Plus de 300 personnes se sont présentées à l’église Sainte-Suzanne de Pierrefonds, où un salon de l’emploi pour nouveaux arrivants syriens avait lieu, vendredi. Quelque 35 organismes et employeurs leur avaient donné rendez-vous pour une journée de réseautage et d’ateliers sur l’emploi.

Organisme mandaté par Québec pour l’installation des réfugiés sur toute l’île de Montréal, le Centre social d’aide aux immigrants (CSAI) organisait la journée d’activités, qui était subventionnée par la Croix-Rouge.

«On a eu des employeurs de Montréal, mais de l’extérieur également et les gens sont venus de partout sur l’île. Ce qui me plait vraiment, c’est que certains employeurs sont motivés à réitérer l’expérience. On va voir les retombées au fil des prochaines semaines. Beaucoup d’employeurs ont rencontré des personnes qualifiées», indique le chargé de projets du CSAI, Hicham Khanafer.

Parmi les employeurs présents, on retrouvait notamment SNC-Lavalin, Saputo, UPS Canada, Desjardins et la Banque TD.

Le Québec a accueilli 7431 réfugiés syriens depuis le début du conflit en Syrie, dont environ 80 % se sont établis dans la région de Montréal.
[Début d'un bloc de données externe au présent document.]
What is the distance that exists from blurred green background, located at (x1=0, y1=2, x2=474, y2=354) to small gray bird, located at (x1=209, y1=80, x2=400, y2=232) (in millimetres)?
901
Le CSAI a quant à lui reçu près de 1300 Syriens pris en charge par l’État et parrainés de façon privée.

Toutefois, le taux de chômage chez les immigrants était 50 % plus élevé que celui de la moyenne de la population en général l’an dernier au Québec selon Statistique Canada. Chez les immigrants arrivés depuis moins de cinq ans, le taux de chômage était plus de deux fois plus élevé.
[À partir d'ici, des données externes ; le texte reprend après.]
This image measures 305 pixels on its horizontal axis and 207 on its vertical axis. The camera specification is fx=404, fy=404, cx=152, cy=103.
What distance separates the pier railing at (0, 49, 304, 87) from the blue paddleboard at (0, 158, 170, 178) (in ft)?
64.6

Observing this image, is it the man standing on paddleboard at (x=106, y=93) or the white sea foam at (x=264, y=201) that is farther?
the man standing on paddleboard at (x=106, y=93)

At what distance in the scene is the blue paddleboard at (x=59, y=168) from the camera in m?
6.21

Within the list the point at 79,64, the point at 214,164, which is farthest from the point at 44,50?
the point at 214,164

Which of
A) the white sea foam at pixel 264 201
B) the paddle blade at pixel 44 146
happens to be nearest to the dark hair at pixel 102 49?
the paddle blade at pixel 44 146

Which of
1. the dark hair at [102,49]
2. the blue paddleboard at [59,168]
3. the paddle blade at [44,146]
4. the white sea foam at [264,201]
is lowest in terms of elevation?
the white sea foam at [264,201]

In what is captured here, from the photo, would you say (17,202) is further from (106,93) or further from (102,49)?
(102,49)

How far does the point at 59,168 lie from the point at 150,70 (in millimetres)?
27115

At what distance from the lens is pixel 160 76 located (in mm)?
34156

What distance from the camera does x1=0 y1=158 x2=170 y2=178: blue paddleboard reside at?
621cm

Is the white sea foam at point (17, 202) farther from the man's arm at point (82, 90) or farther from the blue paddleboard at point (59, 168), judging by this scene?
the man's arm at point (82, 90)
«La langue et tout ce qui touche aux ordres professionnels sont les principales difficultés rencontrées par les immigrants. Parfois les gens vont faire reconnaître leurs acquis, mais c’est long pour pouvoir intégrer un ordre, ce qui peut retarder ceux qui cherchent à exercer le métier qu’il exerçait avant d’arriver ici», fait valoir M. Khanafer.

Équivalences
Âgée de 23 ans, Zeina Babik est arrivée il y a huit mois afin de fuir le conflit qui fait rage en Syrie. Si elle travaille présentement dans une boutique de la Place Vertu à Saint-Laurent, la nouvelle diplômée en génie biotechnologique espère pouvoir bientôt décrocher un poste dans son domaine.
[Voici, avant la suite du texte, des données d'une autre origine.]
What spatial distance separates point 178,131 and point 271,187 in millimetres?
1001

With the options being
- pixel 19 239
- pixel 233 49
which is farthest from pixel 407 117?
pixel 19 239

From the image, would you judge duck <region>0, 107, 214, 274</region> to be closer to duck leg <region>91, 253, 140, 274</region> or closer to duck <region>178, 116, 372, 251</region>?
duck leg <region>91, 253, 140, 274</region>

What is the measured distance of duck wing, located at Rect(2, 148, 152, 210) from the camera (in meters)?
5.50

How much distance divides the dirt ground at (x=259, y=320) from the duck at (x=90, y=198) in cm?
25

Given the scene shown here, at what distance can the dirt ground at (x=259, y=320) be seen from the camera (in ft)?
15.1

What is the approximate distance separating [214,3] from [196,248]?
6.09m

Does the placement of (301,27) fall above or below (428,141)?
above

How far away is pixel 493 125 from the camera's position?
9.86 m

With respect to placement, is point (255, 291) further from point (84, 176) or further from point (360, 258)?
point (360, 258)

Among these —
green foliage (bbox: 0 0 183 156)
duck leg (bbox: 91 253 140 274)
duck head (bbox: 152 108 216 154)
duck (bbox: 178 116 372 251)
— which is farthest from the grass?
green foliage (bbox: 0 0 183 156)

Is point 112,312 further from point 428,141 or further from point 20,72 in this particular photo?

«J’ai déjà envoyé mes papiers pour obtenir une équivalence il y a deux semaines, raconte-t-elle. Il y avait beaucoup d’entreprises aujourd’hui ainsi que des organismes, mais ce n’était pas ce que je cherche. Il n’y avait pas d’emplois pour moi. Mais on a parlé, partagé et fait du réseautage. J’ai déposé mon CV. Peut-être irai-je travailler dans une banque».

En plus des employeurs, de nombreux organismes offrant des services aux immigrants avaient aussi installé un kiosque.

12,7 %
Taux de chômage en 2016 pour les immigrants arrivés au pays depuis moins de cinq ans. Ce taux était de 6,1 % pour la population en général et de 5,3 % pour les populations nées au pays.